The Carmustine implant is a circular, off-white to pale yellow tablet. Each wafer has 7.7 mg of Carmustine in it.

For Patients

What Is Diagnosed as High-Grade Glioma?

High-grade gliomas are fast-growing tumors that develop from glial cells in the brain and spinal cord. These tumors spread rapidly through the brain tissue, making them challenging to treat. High-grade gliomas are classified as either grade three or four, signifying that they are more aggressive and grow faster.

How Does Carmustine Implant Work?

The Carmustine implant is a type of Carmustine enclosed in a wafer. The wafer has a coating that dissolves gradually, releasing Carmustine directly into the region where the tumor was taken out.
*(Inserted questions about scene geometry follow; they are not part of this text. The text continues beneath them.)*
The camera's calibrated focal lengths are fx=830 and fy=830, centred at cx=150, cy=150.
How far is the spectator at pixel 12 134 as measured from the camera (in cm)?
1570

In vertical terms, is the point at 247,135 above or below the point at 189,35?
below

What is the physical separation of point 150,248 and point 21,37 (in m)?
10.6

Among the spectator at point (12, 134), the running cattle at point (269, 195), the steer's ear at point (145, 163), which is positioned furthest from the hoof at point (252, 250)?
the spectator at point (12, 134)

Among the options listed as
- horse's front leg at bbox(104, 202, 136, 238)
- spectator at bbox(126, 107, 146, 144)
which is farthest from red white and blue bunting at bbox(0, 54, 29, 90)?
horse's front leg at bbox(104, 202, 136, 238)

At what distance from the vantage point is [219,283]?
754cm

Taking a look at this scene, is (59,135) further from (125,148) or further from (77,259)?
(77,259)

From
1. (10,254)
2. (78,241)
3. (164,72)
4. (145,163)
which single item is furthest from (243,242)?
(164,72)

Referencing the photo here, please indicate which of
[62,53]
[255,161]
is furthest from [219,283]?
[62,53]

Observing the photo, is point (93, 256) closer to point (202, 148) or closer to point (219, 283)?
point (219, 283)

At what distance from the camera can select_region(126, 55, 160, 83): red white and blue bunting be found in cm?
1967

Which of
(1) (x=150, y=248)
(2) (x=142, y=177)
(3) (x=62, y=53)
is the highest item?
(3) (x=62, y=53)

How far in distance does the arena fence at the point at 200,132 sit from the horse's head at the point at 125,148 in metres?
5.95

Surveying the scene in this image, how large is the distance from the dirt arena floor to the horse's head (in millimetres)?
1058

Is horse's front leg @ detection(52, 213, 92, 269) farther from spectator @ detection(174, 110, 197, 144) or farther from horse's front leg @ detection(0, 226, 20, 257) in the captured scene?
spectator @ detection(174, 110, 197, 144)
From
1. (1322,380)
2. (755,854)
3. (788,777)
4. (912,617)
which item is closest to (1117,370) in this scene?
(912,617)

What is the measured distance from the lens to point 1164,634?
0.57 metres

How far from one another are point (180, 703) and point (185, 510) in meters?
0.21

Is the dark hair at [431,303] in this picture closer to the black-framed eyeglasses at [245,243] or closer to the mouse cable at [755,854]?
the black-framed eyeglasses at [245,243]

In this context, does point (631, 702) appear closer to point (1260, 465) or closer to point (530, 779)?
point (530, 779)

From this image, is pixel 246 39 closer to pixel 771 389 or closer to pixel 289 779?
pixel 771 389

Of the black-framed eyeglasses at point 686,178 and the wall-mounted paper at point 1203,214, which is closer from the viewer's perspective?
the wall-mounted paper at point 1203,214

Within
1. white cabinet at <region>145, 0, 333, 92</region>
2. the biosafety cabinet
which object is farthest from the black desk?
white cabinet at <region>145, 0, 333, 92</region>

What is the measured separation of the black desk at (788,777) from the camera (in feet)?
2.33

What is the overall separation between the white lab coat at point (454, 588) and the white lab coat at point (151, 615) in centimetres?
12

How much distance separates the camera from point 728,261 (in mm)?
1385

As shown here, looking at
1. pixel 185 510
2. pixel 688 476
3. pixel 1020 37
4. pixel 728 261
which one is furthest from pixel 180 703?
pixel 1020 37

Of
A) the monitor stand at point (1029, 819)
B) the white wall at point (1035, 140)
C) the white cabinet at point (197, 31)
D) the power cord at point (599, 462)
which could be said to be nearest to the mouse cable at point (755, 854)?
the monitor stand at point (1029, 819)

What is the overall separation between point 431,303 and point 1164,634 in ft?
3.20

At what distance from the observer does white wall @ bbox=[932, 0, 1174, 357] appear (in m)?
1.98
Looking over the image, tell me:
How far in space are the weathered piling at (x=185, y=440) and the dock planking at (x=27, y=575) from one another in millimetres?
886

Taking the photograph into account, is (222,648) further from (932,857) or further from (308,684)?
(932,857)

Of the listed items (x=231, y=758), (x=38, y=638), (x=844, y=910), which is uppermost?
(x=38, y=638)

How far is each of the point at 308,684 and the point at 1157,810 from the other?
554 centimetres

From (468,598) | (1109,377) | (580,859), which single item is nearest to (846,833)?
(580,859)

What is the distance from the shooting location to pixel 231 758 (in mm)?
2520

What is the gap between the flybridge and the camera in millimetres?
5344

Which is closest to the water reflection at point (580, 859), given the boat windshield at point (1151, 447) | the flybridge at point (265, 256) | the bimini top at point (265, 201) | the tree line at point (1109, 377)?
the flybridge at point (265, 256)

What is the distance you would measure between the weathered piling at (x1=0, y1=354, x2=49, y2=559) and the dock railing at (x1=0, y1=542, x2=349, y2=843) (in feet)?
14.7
This form may be more effective and cause fewer side effects for brain tumors compared to other Carmustine forms.

What Is the Dosage of Carmustine Implant?

The suggested amount of Carmustine implant is eight wafers, each containing 7.7 mg, making a total of 61.6 mg implanted into the brain. It is important to note that using it again has not been studied for safety and effectiveness.

What Are the Things to Inform the Doctor Before Taking Carmustine Implant?

• Inform the doctor and pharmacist about any allergies to Carmustine or its components in the Carmustine implant.

• Ask the pharmacist for a list of the ingredients in the Carmustine implant.

• Share with the doctor and pharmacist the medications (prescription and over-the-counter), vitamins, and supplements a person is taking or planning to take.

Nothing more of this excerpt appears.